__WRITTEN PROBLEM A__: From the text on string wormholes, extract the part that opens with the words containing "The consequences of" and closes with "integral formalism [6].".
__WRITTEN PROBLEM B__: In the text on string wormholes, what does Coleman argue that wormholes introduce into the constants of Nature?
__WRITTEN PROBLEM C__: Please carry on the text on string wormholes from the point where it stops.

__PAGE__:
The dimensional reduction technique is adopted to derive string
effective action. Wormhole solutions corresponding to space-time
geometries $R^1\times S^1\times S^2$ and $R^1\times S^3$ are
presented. The duality and $SL(2,R)$ symmetries are implemented to
generate new wormhole solutions.
\vfil
\eject

 The topology changing processes play a very important role in
quantum gravity and their effects are surprising [1].
 It has been argued that such processes give rise to
loss of quantum coherence [2]. On the other hand, Coleman has advocated
that the the wormholes introduce quantum indeterminacy [3] in constants
of Nature. Thus it has been proposed that the fundamental constants
are endowed with a
probability distribution function for universes and it is necessary
to take ensemble average over all the universes while computing them [4].
The consequences of topology changing processes have attracted
considerable attention in the recent past and have been explored extensively
[5]. If the wormhole corresponds to a saddle point of the Euclidean
action, then the semiclassical approximations can be employed in
order to facilitate computations of vertex operators and correlation
functions in the path integral formalism [6].

__RECORD EXTRACTS__:
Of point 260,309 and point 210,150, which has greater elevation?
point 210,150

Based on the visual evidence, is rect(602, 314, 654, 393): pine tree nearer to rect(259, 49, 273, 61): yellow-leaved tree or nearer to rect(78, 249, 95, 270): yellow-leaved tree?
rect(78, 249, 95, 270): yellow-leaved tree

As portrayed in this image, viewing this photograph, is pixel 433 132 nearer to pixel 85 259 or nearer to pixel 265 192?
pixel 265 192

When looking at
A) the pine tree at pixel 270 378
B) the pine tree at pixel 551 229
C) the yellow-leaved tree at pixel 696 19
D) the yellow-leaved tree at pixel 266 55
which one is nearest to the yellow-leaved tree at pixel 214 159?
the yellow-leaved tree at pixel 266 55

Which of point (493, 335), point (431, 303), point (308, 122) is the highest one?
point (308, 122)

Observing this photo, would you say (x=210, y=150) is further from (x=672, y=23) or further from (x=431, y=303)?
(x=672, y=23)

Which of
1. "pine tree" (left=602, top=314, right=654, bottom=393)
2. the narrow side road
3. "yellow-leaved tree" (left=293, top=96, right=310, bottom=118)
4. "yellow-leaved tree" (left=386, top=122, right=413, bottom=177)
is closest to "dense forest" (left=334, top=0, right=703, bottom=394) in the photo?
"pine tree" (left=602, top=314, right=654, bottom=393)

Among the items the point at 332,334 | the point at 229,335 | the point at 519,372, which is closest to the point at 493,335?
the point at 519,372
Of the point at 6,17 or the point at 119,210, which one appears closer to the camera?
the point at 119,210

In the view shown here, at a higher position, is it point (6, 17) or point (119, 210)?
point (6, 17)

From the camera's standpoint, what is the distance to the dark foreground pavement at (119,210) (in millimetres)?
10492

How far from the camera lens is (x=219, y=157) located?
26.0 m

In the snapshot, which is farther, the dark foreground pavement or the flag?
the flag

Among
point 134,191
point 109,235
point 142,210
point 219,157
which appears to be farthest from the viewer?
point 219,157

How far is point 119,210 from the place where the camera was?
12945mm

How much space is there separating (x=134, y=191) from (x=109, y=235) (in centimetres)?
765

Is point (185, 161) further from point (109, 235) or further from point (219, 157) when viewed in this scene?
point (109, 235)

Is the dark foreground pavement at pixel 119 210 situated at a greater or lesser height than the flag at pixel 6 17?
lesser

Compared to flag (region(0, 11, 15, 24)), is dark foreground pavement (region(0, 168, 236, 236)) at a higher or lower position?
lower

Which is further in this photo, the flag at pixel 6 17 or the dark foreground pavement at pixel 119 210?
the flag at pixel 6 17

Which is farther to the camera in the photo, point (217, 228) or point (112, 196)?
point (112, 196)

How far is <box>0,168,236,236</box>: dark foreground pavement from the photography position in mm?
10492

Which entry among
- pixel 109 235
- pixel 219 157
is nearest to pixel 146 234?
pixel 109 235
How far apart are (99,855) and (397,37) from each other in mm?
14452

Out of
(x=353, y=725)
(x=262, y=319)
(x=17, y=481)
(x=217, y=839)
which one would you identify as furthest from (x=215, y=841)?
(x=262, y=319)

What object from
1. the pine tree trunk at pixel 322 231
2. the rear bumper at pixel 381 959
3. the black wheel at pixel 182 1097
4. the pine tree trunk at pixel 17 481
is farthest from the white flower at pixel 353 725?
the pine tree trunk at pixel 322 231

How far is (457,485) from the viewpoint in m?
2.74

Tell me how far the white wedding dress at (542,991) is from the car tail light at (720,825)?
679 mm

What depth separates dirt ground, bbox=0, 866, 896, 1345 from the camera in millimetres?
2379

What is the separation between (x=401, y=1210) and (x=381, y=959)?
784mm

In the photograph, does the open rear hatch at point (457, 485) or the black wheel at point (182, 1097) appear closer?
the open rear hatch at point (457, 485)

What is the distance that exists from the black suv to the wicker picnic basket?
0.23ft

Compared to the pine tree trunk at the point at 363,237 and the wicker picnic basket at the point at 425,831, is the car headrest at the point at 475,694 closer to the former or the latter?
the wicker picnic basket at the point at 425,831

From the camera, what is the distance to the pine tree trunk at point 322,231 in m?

__EXPECTED OUTPUT A__:
The consequences of topology changing processes have attracted
considerable attention in the recent past and have been explored extensively
[5]. If the wormhole corresponds to a saddle point of the Euclidean
action, then the semiclassical approximations can be employed in
order to facilitate computations of vertex operators and correlation
functions in the path integral formalism [6].

__EXPECTED OUTPUT B__: Quantum indeterminacy.

__EXPECTED OUTPUT C__:
Indeed, axionic wormhole solutions have been found by Giddings and
Strominger [1] in four dimensions
for effective actions that arise in string theories. These
actions are to be envisaged as derived from tree level effective
action of bosonic/heterotic string theories in critical dimensions
where the internal dimensions are compactified on suitable geometries.

Recently Schwarz and one of us [7] have employed the Scherk-Schwarz [8]
dimensional
reduction technique in order to derive string effective action in
lower dimensions and to investigate the origin of the noncompact
symmetries in string theory. The approach generalises the results of
Veneziano and collaborators [9] where the backgrounds are allowed to
carry time dependence only.

The purpose of this note is to employ the techniques of Ref. [7] to
construct four dimensional string effective action and seek for
wormhole solutions. Indeed, we present the existence of several
wormhole solutions and show how new wormhole solutions can be generated by
implementing the rich symmetry structure of the reduced action,
demonstrating the elegance and power of the technique.

We outline below the main results of this investigation. First we
present a wormhole solution for the geometry $R^1\times S^1\times S^2$.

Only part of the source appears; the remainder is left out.